During the follow-up period, 19 (86%) patients in the pre-robotic surgery era had a recurrence and 16 (73%) patients died; in the robotic surgery era, 73 (80%) patients had a recurrence and 46 (51%) patients died, including three due to reasons unrelated to their ovarian cancer. Figure 1A and B illustrates the overall and progression-free survival before and after the use of robotic surgery. The addition of robotic surgery for interval cytoreduction did not adversely affect overall survival (median survival 37.9 months (pre-robotic era) vs 42.8 months (robotic era), p=0.6; Figure 1A) or progression-free survival (11.9 months (pre-robotic era) vs 16.5 (robotic era) months, p=0.4; Figure 1B). After controlling for stage and age, robotic surgery was not a significant predictor of overall survival (HR=0.9±0.3, p=0.6) or progression-free survival (HR=0.8±0.2, p=0.4); neither of the covariates was significant.

Figure 1

Overall survival (OS) and progression-free survival (PFS) before and after the use of robotic surgery for ovarian cancer. Overall survival (Figure 1A) and progression-free survival (Figure 1B) were compared between patients in the pre-robotic era (laparotomy only) and the robotic era (combination of laparotomy and robotics in selected cases). NACT, neoadjuvant chemotherapy.

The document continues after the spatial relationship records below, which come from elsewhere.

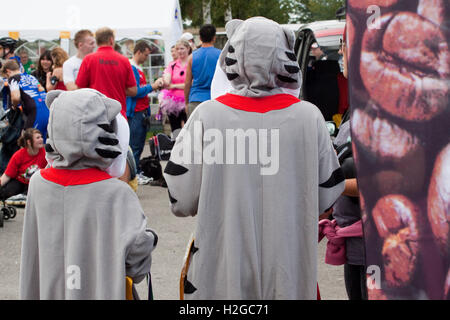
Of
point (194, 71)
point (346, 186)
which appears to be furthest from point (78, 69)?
point (346, 186)

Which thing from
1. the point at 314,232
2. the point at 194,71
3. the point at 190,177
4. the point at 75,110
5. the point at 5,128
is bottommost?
the point at 5,128

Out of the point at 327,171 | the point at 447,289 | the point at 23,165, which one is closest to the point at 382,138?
the point at 327,171

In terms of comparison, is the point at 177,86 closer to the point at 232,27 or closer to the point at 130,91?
the point at 130,91

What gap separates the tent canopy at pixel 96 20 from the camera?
639 inches

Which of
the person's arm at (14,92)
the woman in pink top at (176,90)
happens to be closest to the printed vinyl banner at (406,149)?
the person's arm at (14,92)

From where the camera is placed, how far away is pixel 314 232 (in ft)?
10.1

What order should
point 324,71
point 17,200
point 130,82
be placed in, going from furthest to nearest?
1. point 17,200
2. point 130,82
3. point 324,71

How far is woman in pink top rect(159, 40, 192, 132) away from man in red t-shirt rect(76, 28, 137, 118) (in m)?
2.23

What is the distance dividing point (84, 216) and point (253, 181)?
2.30 feet

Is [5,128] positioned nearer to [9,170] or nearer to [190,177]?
[9,170]

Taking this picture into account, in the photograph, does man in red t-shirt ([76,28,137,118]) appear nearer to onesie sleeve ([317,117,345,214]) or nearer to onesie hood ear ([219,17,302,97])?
onesie hood ear ([219,17,302,97])

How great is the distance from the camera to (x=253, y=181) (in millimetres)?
3023

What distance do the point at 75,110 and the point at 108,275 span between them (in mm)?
686

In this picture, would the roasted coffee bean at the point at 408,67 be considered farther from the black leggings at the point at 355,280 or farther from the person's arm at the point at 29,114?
the person's arm at the point at 29,114
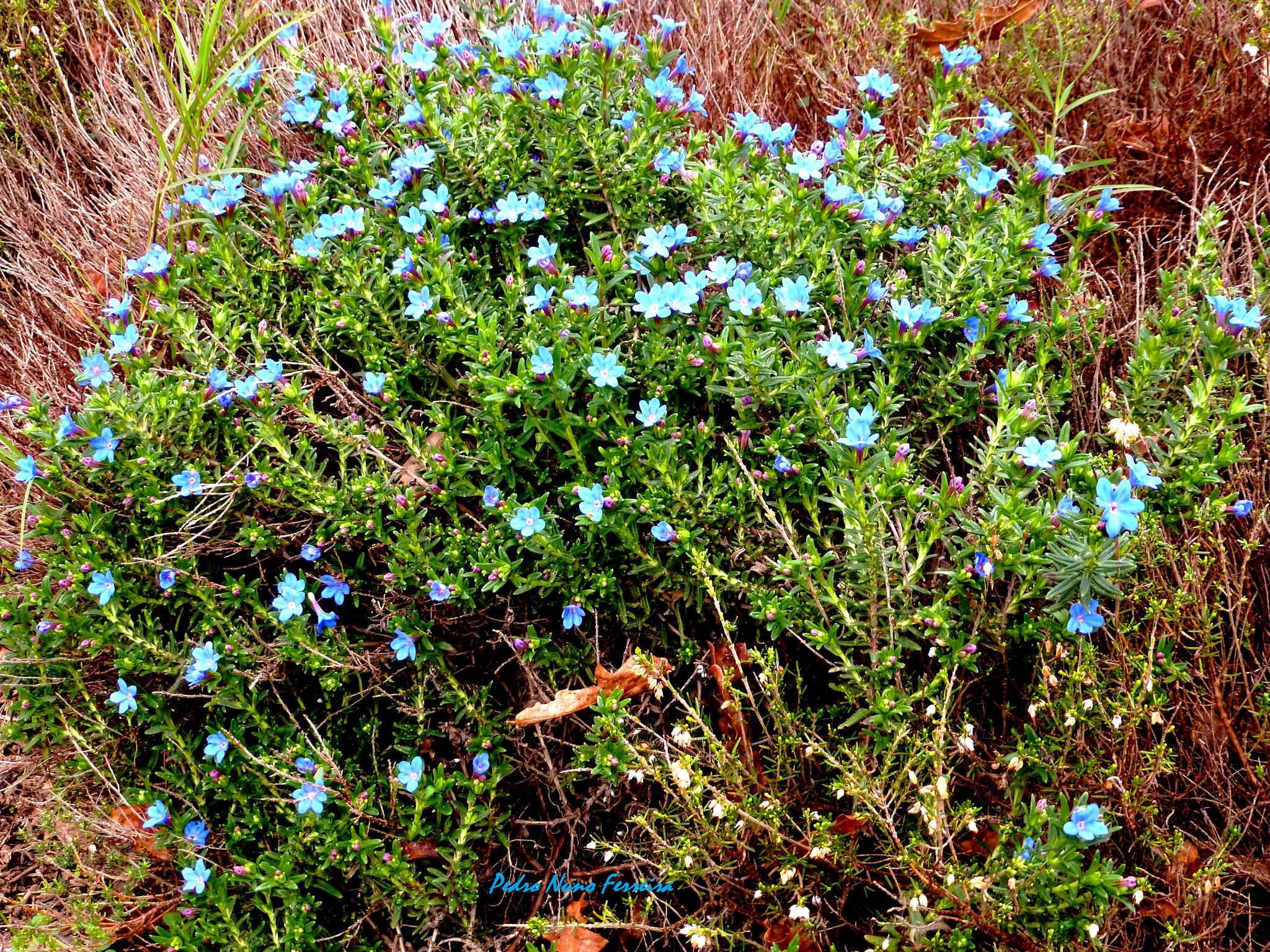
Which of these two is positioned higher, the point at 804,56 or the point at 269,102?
the point at 269,102

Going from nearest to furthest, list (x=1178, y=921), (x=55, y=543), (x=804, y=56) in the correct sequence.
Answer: (x=1178, y=921)
(x=55, y=543)
(x=804, y=56)

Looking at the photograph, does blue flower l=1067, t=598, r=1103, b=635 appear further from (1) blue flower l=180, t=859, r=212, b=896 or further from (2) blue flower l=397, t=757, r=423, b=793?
(1) blue flower l=180, t=859, r=212, b=896

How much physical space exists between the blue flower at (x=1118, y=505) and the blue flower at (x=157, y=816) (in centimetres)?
248

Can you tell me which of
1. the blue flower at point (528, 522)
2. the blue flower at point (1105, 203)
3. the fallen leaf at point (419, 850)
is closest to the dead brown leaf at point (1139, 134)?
the blue flower at point (1105, 203)

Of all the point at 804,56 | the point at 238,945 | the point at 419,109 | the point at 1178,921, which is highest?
the point at 419,109

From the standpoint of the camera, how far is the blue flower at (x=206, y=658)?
Answer: 99.0 inches

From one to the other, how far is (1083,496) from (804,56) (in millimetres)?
2740

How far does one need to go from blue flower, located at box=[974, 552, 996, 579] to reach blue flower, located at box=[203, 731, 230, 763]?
2.01 m

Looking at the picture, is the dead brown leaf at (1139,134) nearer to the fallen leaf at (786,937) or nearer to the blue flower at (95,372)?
the fallen leaf at (786,937)

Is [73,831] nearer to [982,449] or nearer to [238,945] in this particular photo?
[238,945]

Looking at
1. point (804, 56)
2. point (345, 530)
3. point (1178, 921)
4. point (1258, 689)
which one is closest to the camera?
point (1178, 921)

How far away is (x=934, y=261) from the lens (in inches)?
108

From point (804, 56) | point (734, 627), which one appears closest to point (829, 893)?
point (734, 627)

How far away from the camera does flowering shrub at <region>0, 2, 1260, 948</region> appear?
230 centimetres
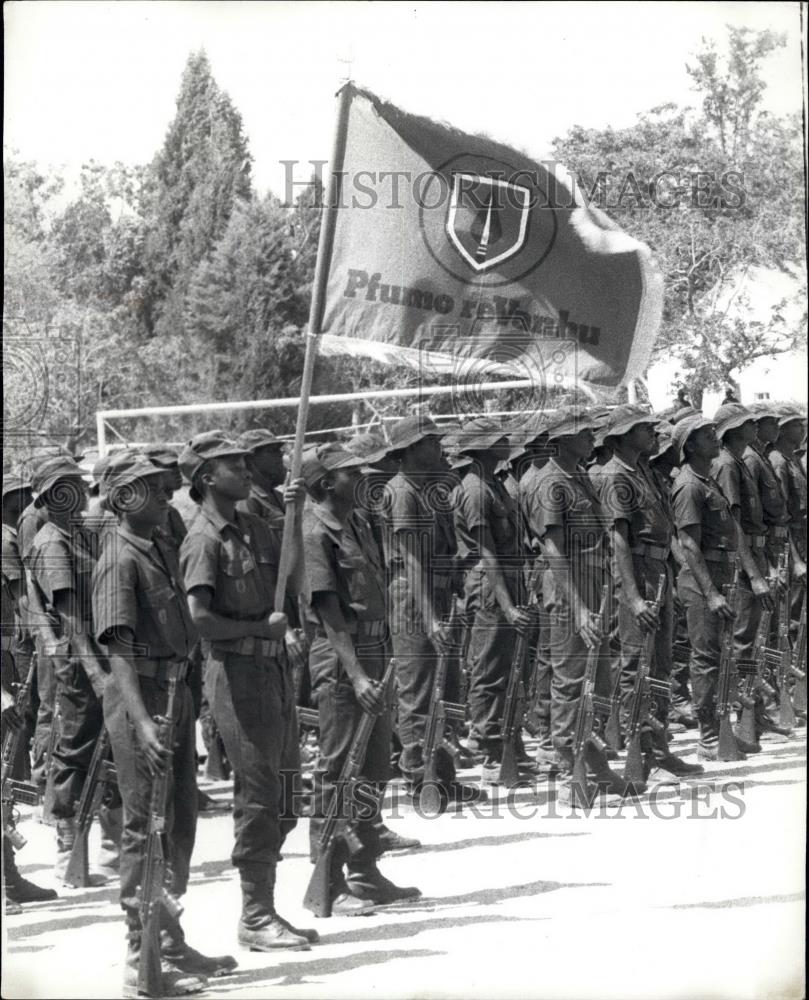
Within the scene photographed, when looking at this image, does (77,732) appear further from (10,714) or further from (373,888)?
(373,888)

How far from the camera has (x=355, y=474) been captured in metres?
9.19

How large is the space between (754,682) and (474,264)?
4229mm

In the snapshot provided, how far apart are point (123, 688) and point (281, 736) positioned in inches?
31.2

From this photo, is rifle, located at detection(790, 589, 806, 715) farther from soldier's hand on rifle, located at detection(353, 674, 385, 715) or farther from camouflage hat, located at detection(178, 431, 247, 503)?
camouflage hat, located at detection(178, 431, 247, 503)

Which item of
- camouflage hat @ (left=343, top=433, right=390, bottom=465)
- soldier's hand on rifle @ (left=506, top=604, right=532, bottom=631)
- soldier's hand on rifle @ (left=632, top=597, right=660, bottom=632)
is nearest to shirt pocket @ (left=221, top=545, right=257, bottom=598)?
camouflage hat @ (left=343, top=433, right=390, bottom=465)

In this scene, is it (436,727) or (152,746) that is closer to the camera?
(152,746)

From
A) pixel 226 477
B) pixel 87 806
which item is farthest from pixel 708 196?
pixel 87 806

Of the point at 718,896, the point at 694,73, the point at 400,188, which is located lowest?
the point at 718,896

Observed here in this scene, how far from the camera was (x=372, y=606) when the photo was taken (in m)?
9.21

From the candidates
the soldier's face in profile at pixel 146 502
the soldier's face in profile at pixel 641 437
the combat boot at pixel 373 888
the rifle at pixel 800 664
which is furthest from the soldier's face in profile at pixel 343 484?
the rifle at pixel 800 664

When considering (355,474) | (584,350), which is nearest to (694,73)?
(584,350)

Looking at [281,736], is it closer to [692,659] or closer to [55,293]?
[55,293]

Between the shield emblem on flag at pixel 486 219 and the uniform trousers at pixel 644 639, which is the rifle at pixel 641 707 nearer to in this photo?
the uniform trousers at pixel 644 639

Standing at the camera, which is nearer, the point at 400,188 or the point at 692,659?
→ the point at 400,188
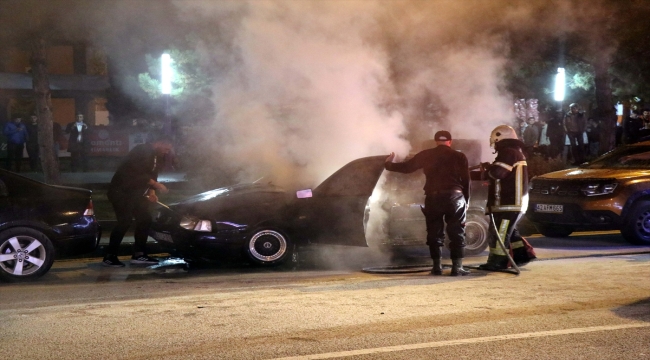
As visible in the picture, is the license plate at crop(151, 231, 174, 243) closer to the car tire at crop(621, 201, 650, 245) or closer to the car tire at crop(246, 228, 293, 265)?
the car tire at crop(246, 228, 293, 265)

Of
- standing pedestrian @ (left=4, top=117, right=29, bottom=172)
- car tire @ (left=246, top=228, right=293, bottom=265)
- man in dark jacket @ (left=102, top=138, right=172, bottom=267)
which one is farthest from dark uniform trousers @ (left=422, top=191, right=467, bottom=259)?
standing pedestrian @ (left=4, top=117, right=29, bottom=172)

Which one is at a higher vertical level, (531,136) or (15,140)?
(15,140)

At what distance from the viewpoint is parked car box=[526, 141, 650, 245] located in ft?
37.0

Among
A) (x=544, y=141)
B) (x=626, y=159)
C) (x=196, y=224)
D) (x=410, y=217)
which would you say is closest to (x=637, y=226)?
(x=626, y=159)

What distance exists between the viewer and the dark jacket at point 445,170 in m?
8.59

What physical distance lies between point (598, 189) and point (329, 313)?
237 inches

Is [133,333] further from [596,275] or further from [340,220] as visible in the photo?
[596,275]

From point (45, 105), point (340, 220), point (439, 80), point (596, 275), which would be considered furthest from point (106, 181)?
point (596, 275)

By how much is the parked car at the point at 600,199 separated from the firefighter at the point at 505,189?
2.84 m

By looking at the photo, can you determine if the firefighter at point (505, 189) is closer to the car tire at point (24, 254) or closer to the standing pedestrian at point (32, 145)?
the car tire at point (24, 254)

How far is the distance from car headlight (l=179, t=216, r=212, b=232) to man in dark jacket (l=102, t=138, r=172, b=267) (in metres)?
0.79

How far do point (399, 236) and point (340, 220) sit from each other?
2.43ft

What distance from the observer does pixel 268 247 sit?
31.0 feet

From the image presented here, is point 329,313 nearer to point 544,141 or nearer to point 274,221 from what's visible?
point 274,221
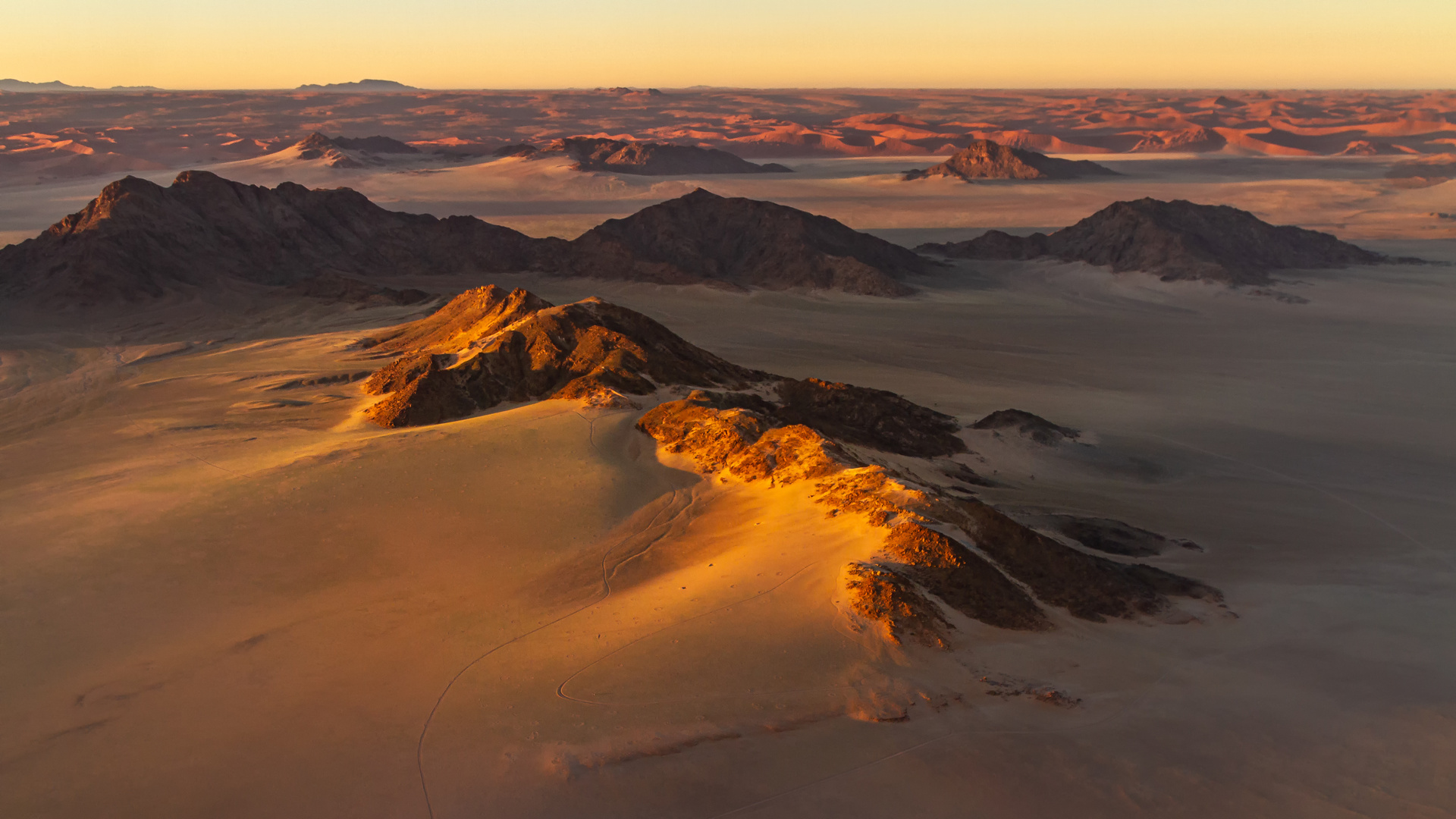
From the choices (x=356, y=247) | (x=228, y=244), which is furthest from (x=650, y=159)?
(x=228, y=244)

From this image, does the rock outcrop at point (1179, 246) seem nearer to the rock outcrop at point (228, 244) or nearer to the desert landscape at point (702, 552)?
the desert landscape at point (702, 552)

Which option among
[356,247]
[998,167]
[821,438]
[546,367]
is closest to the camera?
[821,438]

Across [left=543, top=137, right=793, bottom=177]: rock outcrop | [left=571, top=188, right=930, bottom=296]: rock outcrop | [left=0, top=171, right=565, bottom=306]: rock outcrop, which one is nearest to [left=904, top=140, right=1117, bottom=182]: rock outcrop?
[left=543, top=137, right=793, bottom=177]: rock outcrop

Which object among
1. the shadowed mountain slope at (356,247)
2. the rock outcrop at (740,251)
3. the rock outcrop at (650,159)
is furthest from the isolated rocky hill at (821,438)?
the rock outcrop at (650,159)

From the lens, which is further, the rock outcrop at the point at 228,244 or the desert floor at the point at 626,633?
the rock outcrop at the point at 228,244

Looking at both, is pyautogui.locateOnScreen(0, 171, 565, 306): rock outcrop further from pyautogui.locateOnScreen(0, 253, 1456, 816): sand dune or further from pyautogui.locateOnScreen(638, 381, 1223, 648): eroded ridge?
pyautogui.locateOnScreen(638, 381, 1223, 648): eroded ridge

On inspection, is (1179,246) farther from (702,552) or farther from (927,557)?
(702,552)
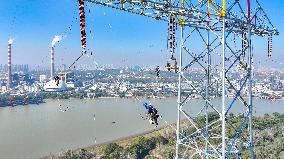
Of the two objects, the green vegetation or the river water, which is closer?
the green vegetation

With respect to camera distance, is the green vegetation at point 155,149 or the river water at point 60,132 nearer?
the green vegetation at point 155,149

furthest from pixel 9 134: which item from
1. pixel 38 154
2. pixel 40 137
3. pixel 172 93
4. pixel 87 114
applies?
pixel 172 93

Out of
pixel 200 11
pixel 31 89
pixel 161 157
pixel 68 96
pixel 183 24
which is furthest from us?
pixel 31 89

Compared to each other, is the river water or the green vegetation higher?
the green vegetation

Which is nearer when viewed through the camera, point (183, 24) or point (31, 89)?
point (183, 24)

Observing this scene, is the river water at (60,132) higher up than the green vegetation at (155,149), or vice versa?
the green vegetation at (155,149)

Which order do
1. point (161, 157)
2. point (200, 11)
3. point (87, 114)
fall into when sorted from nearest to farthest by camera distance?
point (200, 11), point (161, 157), point (87, 114)

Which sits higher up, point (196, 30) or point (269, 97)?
point (196, 30)

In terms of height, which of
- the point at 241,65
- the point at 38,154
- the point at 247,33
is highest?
the point at 247,33

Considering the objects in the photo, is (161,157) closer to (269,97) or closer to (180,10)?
(180,10)

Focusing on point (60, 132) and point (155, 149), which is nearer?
point (155, 149)
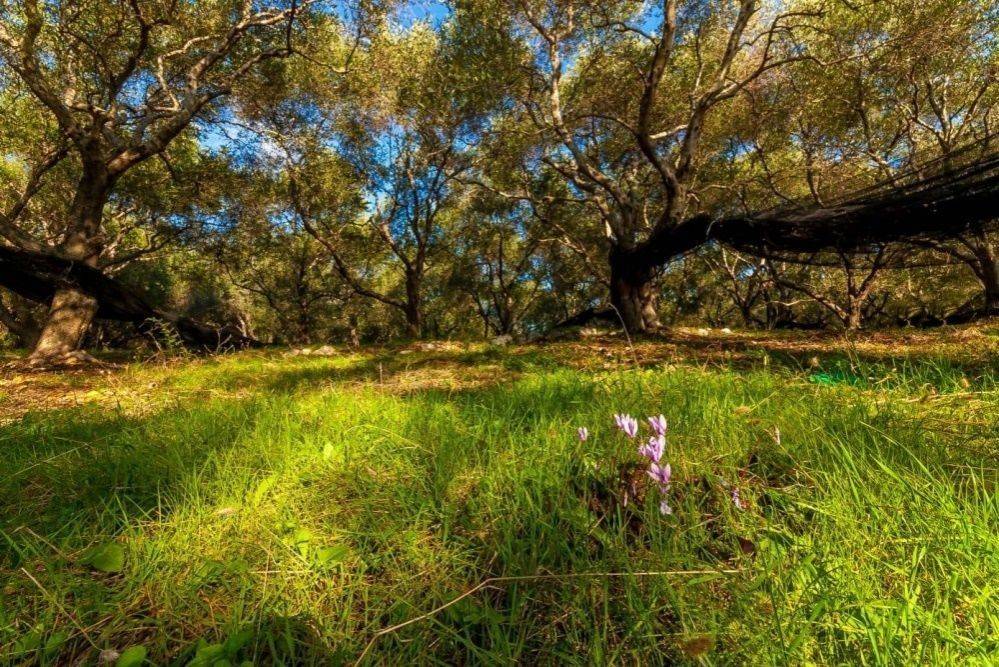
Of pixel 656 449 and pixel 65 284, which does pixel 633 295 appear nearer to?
pixel 656 449

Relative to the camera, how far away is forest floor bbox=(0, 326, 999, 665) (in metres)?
0.97

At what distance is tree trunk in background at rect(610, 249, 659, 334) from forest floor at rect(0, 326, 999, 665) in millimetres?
7644

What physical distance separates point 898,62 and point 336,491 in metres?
15.0

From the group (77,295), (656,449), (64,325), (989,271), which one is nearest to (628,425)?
(656,449)

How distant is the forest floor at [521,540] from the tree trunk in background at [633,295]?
25.1 feet

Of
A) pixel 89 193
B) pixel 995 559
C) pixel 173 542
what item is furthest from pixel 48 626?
pixel 89 193

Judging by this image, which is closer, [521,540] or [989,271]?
[521,540]

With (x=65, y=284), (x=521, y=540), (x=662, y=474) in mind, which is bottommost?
(x=521, y=540)

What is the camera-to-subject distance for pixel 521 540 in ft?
4.28

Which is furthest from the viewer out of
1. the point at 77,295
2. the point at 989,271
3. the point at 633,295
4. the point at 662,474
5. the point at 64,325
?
the point at 989,271

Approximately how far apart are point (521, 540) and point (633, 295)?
955 cm

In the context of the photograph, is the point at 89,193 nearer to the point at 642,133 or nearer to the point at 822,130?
the point at 642,133

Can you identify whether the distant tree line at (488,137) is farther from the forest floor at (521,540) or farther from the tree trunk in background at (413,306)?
the forest floor at (521,540)

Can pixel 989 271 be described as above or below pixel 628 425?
above
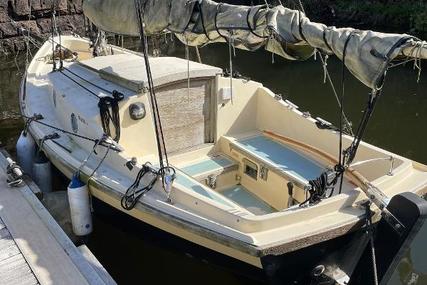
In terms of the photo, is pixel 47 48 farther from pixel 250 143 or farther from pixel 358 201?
pixel 358 201

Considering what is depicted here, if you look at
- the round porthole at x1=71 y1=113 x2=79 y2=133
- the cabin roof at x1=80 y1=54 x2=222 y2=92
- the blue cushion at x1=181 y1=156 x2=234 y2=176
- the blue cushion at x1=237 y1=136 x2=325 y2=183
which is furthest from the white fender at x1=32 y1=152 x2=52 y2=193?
the blue cushion at x1=237 y1=136 x2=325 y2=183

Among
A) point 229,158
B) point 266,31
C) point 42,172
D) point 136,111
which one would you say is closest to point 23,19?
point 42,172

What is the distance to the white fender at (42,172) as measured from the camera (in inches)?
317

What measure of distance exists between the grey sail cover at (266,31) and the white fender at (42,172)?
2.49 meters

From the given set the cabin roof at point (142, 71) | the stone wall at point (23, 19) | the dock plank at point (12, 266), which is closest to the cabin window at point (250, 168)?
the cabin roof at point (142, 71)

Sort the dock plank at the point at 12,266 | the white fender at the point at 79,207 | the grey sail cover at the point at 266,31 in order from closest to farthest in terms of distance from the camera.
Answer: the grey sail cover at the point at 266,31, the dock plank at the point at 12,266, the white fender at the point at 79,207

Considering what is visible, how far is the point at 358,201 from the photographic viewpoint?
18.7 feet

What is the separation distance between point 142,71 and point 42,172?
243 centimetres

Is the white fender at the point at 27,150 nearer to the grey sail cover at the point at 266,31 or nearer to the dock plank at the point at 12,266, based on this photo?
the dock plank at the point at 12,266

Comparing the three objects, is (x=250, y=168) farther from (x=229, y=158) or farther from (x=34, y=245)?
(x=34, y=245)

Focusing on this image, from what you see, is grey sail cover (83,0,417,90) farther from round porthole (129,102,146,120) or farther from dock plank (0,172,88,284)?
dock plank (0,172,88,284)

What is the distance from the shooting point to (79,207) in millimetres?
6660

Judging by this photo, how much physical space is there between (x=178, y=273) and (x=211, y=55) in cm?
1463

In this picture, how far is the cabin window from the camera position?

Patients who underwent robotic-assisted interval cytoreductive surgery were then analyzed independently. Patient and tumor characteristics are presented in online supplementary appendix III. The majority of patients had high-grade (97%), serous (90%), and stage III (75%) disease. Surgical outcomes following robotic cytoreductive surgery are summarized in Table 3. Complete cytoreduction was achieved in 82% of cases and the remaining 18% of patients had <1 cm residual disease.

Table 3

Surgical outcomes following robotic surgery

There were six conversions to laparotomy (10.5%) in the robotic cohort including three (5%) mini-laparotomies in order to achieve optimal cytoreduction and necessitating a rectosigmoid resection, a hemicolectomy, and dissection of a densely adherent omentum. The three left upper quadrant mini-laparotomies were performed to remove omental disease in the left upper quadrant, where it was densely adherent to the splenic flexure and the spleen.

The median blood loss for the robotic cohort was 100 mL (mean 135 mL, range 10–1250 mL) and 5% of patients required blood transfusions intra-operatively. Post-operatively, 14 (25%) patients were transfused. Note that because some patients may have been transfused for low pre-operative hemoglobin due to neoadjuvant chemotherapy, the number of patients transfused was analyzed among those with a pre-operative hemoglobin level of at least 100 g/L, yielding transfusion rates of 4% intra-operatively and 12% post-operatively. Patients in the robotic cohort also had a median hospital stay of 1 day (range 1–17 days) with 84% of patients discharged within the first 2 days post-operatively. Adjuvant chemotherapy was given after a median of 13 days from surgery (range 6–75 days) in the robotic cohort.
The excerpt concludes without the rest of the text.